- DATA SUPPLIED:
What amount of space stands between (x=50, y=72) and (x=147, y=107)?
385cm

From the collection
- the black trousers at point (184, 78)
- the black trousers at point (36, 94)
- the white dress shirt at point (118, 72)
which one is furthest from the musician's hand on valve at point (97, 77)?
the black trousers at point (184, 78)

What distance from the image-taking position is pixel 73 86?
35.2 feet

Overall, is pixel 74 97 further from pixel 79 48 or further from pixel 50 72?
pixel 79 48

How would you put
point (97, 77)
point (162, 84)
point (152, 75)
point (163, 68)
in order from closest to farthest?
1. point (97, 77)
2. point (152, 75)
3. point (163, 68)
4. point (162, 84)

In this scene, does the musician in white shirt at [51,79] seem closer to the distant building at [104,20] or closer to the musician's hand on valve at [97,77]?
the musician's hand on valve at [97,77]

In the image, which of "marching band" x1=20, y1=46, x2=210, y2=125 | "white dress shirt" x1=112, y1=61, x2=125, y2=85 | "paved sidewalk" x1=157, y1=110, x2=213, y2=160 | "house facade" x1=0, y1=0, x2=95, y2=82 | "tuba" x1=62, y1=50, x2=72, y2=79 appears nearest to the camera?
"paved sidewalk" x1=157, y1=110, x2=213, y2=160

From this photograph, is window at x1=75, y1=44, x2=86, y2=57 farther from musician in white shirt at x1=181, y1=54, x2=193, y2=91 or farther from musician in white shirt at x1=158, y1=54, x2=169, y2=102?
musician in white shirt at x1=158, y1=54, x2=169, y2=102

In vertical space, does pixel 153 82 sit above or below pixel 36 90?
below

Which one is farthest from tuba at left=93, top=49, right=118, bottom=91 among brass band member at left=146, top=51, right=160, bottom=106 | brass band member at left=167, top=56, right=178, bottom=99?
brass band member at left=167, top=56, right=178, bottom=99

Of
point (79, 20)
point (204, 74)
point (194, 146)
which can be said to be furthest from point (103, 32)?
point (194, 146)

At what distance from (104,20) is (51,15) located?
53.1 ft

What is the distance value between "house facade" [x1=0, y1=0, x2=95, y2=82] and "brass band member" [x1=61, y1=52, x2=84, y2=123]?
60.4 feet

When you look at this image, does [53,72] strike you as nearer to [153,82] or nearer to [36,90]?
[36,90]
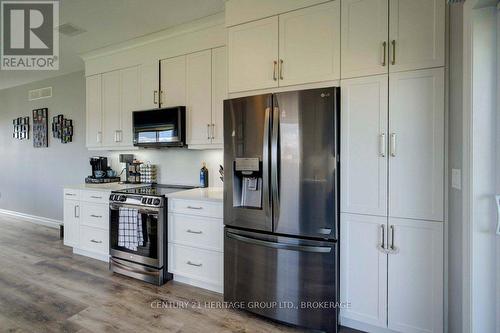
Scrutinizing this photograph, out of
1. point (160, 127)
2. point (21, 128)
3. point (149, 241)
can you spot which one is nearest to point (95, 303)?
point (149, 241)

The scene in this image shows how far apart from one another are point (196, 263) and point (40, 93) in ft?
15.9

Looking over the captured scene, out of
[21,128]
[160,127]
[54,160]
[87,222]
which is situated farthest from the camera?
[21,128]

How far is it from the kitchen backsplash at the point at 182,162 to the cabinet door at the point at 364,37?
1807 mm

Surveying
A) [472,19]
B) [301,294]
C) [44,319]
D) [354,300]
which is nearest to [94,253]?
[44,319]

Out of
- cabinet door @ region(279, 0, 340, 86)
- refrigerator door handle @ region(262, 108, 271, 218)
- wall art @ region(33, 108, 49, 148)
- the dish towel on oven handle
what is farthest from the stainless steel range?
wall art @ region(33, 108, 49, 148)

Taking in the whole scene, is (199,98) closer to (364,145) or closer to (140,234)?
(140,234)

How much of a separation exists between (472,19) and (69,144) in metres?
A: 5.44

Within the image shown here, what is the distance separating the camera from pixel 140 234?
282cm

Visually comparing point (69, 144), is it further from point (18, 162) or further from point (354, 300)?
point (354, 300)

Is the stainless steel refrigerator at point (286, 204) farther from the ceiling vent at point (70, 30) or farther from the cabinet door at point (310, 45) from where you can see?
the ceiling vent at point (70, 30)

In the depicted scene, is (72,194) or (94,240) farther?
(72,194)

---

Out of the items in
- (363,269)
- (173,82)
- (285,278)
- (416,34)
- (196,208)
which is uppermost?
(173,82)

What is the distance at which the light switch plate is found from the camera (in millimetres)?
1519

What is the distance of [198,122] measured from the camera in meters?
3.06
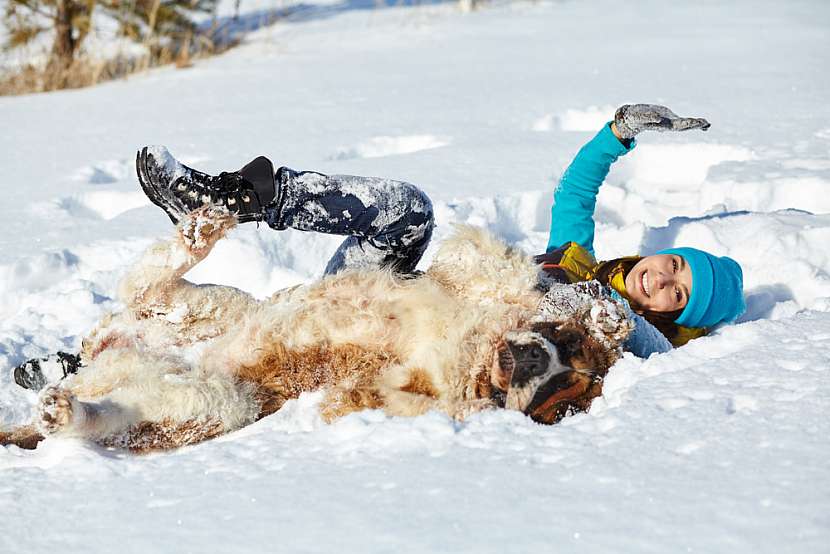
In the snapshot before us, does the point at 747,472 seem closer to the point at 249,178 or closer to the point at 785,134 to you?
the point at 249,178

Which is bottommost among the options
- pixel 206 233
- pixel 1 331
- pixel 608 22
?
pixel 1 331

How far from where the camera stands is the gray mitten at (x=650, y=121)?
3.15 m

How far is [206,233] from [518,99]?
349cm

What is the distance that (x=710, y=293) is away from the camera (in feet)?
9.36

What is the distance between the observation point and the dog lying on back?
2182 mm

- WHAT NEEDS TO BE DONE:
Copy out each line of the material above in which the string "steel" appears, matching case exactly.

- OUTPUT OF THE TASK:
what is farthest from the stainless steel range?
Is the stainless steel refrigerator at point (286, 204) farther from the ceiling vent at point (70, 30) or farther from the cabinet door at point (310, 45) from where you can see?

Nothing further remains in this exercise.